Accelerating storage using PernixData’s FVP. A perspective from customer #0001

Recently, I described in "Hunting down unnecessary I/O before you buy that next storage solution" the efforts around addressing "technical debt" that was contributing to unnecessary I/O. The goal was to get better performance out of my storage infrastructure. It’s been a worthwhile endeavor that I would recommend to anyone, but at the end of the day, one might still need faster storage. That usually means, free up another 3U of rack space, and open checkbook

Or does it?  Do I have to go the traditional route of adding more spindles, or investing heavily in a faster storage fabric?  Well, the answer was an unequivocal "yes" not too long ago, but times are a changing, and here is my way to tackle the problem in a radically different way.

I’ve chosen to delay any purchases of an additional storage array, or the infrastructure backing it, and opted to go PernixData FVP.  In fact, I was customer #0001 after PernixData announced GA of FVP 1.0.  So why did I go this route?

1.  Clustered host based caching.  Leveraging server side flash brings compute and data closer together, but thanks to FVP, it does so in such a way that works in a highly available clustered fashion that aligns perfectly with the feature sets of the hypervisor.

2.  Write-back caching. The ability to deliver writes to flash is really important. Write-through caching, which waits for the acknowledgement from the underlying storage, just wasn’t good enough for my environment. Rotational latencies, as well as physical transport latencies would still be there on over 80% of all of my traffic. I needed true write-back caching that would acknowledge the write immediately, while eventually de-staging it down to the underlying storage.

3.  Cost. The gold plated dominos of upgrading storage is not fun for anyone on the paying side of the equation.

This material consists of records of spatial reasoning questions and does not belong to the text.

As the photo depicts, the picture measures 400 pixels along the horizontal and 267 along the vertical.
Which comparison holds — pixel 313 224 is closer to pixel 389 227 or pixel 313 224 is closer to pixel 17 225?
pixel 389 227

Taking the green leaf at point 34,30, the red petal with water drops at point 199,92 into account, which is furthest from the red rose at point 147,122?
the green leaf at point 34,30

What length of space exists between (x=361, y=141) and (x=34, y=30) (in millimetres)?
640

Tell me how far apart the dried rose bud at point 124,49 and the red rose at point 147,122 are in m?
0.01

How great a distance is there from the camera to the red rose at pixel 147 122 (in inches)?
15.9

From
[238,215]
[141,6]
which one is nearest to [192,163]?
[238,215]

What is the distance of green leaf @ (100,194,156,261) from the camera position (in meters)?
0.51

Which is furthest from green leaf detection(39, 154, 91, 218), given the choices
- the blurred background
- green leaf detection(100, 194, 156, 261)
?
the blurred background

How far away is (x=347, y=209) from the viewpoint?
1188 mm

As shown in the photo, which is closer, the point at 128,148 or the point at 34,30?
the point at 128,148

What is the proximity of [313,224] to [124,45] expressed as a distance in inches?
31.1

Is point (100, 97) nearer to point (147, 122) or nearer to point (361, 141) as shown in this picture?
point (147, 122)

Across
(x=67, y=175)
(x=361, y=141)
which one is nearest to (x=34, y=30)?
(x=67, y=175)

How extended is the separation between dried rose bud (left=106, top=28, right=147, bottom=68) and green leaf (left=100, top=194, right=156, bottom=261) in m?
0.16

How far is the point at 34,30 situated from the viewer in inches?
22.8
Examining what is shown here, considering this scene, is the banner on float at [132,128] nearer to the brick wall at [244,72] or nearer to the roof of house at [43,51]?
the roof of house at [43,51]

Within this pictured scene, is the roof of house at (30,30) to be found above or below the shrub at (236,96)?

Going with PernixData FVP was going to address my needs for a fraction of the cost of a traditional solution.

4.  It allows for a significant decoupling of "storage for capacity" versus "storage for performance" dilemma when addressing additional storage needs.

5.  Another array would have been to a certain degree, more of the same. Incremental improvement, with less than enthusiastic results considering the amount invested.  I found myself not very excited to purchase another array. With so much volatility in the storage market, it almost seemed like an antiquated solution.

6.  Quick to implement. FVP installation consists of installing a VIB via Update Manager or the command line, installing the Management services and vCenter plugin, and you are off to the races.

7.  Hardware independent.  I didn’t have to wait for a special controller upgrade, firmware update, or wonder if my hardware would work with it. (a common problem with storage array solutions). Nor did I have to make a decision to perhaps go with a different storage vendor if I wanted to try a new technology.  It is purely a software solution with the flexibility of working with multiple types of flash; SSDs, or PCIe based. 

A different way to solve a classic problem
While my write intensive workload is pretty unique, my situation is not.  Our storage performance needs outgrew what the environment was designed for; capacity at a reasonable cost. This is an all too common problem.  With the increased capacities of spinning disks, it has actually made this problem worse, not better.  Fewer and fewer spindles are serving up more and more data.

My goal was to deliver the results our build VMs were capable of delivering with faster storage, but unable to because of my existing infrastructure.  For me it was about reducing I/O contention to allow the build system CPU cycles to deliver the builds without waiting on storage.  For others it might delivering lower latencies to their SQL backed ERP or CRM servers.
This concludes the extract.